A couple retiring this year would need more than a quarter of a million dollars simply to cover medical costs during their golden years, Fidelity Investments reports.
A 65-year-old man who retires this year would need $135,000 for health care expenses throughout his retirement, according to Fidelity’s latest annual estimates, which the company released this week. A 65-year-old woman in the same situation would need $150,000.
The combined total of $285,000 for that hypothetical couple represents an increase of 3.6% over the past two years. The good news is that’s a lot less than the increase over the prior two years: Fidelity’s combined estimate grew from $245,000 in 2015 to $275,000 in 2017 — an increase of 12.2%.
The bad news is that the latest estimates do not include all health-related expenses. They exclude over-the-counter medications, most dental services and long-term care.
More bad news: Fidelity’s estimates are based on the assumption that the retirees are eligible for the federally subsidized Medicare health insurance program.
So, a couple who want to retire before 65 — the age at which you generally become eligible for Medicare — would likely need more than that estimated $285,000 to fund medical expenses in retirement.

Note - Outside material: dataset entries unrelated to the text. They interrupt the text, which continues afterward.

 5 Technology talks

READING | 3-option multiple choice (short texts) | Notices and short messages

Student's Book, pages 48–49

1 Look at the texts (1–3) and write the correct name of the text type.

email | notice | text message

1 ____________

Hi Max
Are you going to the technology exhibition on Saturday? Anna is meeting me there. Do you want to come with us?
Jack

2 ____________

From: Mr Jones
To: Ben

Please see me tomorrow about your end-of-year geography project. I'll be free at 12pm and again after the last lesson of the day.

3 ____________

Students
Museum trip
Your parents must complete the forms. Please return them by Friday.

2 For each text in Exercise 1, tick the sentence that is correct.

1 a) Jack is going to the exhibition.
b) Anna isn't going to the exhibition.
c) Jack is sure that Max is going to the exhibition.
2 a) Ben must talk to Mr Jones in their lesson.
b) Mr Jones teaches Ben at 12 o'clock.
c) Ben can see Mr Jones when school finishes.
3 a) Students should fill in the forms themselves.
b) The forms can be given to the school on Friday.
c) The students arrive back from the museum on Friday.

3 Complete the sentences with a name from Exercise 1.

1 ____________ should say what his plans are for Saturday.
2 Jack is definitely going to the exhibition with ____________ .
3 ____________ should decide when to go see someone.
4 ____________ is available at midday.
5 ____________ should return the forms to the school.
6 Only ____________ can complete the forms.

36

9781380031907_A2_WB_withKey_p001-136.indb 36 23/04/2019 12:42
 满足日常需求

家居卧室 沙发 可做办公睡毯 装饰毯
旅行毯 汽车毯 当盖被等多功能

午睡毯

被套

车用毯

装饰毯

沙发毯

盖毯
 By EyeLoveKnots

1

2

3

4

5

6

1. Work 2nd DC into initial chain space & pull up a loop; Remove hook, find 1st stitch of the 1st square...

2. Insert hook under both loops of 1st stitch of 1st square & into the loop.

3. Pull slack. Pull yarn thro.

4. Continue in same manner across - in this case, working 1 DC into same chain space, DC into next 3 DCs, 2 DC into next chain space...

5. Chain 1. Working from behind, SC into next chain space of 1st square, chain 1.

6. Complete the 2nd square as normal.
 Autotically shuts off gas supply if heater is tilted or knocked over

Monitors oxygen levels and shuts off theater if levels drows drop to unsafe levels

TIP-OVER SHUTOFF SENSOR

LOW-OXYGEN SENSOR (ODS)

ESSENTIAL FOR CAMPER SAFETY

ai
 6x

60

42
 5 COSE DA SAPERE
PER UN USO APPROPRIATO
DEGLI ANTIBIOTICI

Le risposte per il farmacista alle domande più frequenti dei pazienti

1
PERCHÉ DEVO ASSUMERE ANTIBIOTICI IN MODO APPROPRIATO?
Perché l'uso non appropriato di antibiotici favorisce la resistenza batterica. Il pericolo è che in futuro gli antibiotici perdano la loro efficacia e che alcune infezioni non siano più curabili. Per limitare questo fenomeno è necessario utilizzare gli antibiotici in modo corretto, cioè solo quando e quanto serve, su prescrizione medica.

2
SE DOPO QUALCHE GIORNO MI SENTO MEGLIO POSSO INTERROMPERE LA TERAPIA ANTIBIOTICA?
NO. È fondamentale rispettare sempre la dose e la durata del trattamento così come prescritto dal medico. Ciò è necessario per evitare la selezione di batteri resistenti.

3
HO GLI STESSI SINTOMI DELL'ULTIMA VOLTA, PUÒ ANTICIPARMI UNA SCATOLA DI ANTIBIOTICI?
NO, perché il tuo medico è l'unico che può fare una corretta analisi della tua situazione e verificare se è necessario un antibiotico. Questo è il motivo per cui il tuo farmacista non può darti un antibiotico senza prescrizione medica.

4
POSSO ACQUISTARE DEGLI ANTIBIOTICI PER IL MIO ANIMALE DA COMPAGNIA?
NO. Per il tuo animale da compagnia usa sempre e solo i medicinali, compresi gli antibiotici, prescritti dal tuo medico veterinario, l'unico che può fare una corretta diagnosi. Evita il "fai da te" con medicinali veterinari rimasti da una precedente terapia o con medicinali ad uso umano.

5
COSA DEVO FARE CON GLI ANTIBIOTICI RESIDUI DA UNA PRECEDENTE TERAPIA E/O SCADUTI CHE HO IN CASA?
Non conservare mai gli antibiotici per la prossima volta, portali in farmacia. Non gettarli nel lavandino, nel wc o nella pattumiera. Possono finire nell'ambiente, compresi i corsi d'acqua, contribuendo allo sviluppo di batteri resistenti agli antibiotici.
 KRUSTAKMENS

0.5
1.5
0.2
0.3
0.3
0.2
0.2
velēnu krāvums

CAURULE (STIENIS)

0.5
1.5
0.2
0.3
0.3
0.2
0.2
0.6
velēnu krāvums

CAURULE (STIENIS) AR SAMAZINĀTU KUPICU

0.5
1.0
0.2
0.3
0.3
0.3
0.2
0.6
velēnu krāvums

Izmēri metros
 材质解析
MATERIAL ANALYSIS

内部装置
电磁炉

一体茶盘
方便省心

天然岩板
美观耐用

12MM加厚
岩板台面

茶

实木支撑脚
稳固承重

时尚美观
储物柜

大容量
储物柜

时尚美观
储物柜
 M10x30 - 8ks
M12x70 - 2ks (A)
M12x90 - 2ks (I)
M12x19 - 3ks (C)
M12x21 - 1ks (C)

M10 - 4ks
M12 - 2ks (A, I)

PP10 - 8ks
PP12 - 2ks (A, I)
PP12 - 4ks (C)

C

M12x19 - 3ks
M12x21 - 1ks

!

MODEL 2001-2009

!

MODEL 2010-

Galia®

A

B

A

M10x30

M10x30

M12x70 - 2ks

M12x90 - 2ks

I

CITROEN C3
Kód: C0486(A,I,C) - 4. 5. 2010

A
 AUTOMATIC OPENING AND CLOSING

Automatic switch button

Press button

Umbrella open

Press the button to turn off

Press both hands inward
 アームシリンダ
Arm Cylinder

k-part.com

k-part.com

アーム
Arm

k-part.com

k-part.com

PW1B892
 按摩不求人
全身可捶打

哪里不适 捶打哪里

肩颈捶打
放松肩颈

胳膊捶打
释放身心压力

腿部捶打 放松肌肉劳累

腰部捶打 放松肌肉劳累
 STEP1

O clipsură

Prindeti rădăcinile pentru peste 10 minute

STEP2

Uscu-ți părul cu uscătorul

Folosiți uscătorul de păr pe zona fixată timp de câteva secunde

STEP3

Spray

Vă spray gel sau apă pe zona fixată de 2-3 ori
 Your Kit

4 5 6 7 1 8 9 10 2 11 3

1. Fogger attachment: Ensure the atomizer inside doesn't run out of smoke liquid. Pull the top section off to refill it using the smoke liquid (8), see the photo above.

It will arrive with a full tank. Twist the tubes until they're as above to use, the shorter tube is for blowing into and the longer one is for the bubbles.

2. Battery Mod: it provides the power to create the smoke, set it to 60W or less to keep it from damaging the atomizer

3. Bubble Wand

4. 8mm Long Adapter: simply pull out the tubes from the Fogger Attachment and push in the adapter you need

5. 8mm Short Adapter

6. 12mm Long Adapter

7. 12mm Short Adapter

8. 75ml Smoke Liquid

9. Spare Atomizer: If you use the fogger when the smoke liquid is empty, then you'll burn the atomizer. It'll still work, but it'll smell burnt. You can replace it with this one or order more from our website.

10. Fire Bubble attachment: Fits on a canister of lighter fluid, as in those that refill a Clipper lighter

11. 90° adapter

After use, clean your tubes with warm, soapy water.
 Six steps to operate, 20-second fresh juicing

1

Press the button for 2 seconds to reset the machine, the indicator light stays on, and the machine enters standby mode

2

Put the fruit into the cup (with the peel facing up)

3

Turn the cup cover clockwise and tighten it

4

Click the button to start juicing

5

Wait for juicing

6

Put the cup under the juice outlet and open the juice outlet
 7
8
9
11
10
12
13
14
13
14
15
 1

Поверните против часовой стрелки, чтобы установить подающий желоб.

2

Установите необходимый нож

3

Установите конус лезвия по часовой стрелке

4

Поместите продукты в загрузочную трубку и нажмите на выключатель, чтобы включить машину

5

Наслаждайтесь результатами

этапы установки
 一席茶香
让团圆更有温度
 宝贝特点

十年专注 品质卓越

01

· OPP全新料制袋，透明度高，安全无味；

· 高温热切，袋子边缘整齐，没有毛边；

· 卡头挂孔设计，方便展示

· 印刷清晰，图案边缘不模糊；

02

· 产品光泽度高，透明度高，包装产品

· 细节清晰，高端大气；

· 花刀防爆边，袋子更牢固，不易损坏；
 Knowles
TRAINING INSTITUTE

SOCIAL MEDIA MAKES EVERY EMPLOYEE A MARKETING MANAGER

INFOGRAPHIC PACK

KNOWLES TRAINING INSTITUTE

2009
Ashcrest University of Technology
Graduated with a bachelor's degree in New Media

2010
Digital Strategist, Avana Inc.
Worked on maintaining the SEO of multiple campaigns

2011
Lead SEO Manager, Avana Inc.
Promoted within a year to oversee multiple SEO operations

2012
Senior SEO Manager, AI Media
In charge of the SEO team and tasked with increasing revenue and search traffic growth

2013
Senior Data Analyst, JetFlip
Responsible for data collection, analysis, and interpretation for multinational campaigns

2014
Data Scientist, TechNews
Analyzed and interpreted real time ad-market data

It’s worth noting, however, that Fidelity’s estimates assume that the retirees chose Original Medicare, also referred to as traditional Medicare, rather than Medicare Advantage. The former type of Medicare plan tends to cover fewer expenses than the latter, as we explain in “7 Facts You Need to Know About Medicare.”
Coping with sky-high medical expenses
One way to get around the astronomical cost of health care in the U.S. is to retire abroad.
Last year, the publication International Living named Costa Rica the best country in the world for retirees in large part due to its cheap but modern national health care system.
If leaving the country sounds a little too drastic for you, consider a health care savings account (HSA) if you’re eligible for one. Saving money in an HSA enables you to avoid ever paying taxes on that money.
As we explain in “3 Reasons You Need a Health Savings Account — and How to Open One Today“:
“… you get a tax deduction for the money you put into the account. Then, the earnings grow tax-free. And, as long as you use it for qualified health care expenses, you don’t pay taxes on the money you withdraw from the account. It’s truly tax-free.”
Additionally, if you open your HSA with a custodian like Lively, which allows you to invest the money in your account, your HSA can double as a retirement savings account.
HSAs are not subject to a use-it-or-lose-it provision like health flexible spending accounts, or FSAs. So, you can basically leave your money in an HSA indefinitely, letting it grow.
In fact, if you saved money in an HSA throughout your working lifetime, you just might have enough to cover six figures worth of medical expenses by the time you reach retirement.
According to Fidelity Investments, it’s possible for a 35-year-old couple to save up about $288,000 by the time they reach retirement if they put $2,820 in an HSA each year for 30 years. That assumes the couple earns a 7% return on the money in their HSA — which is plausible if they invest it.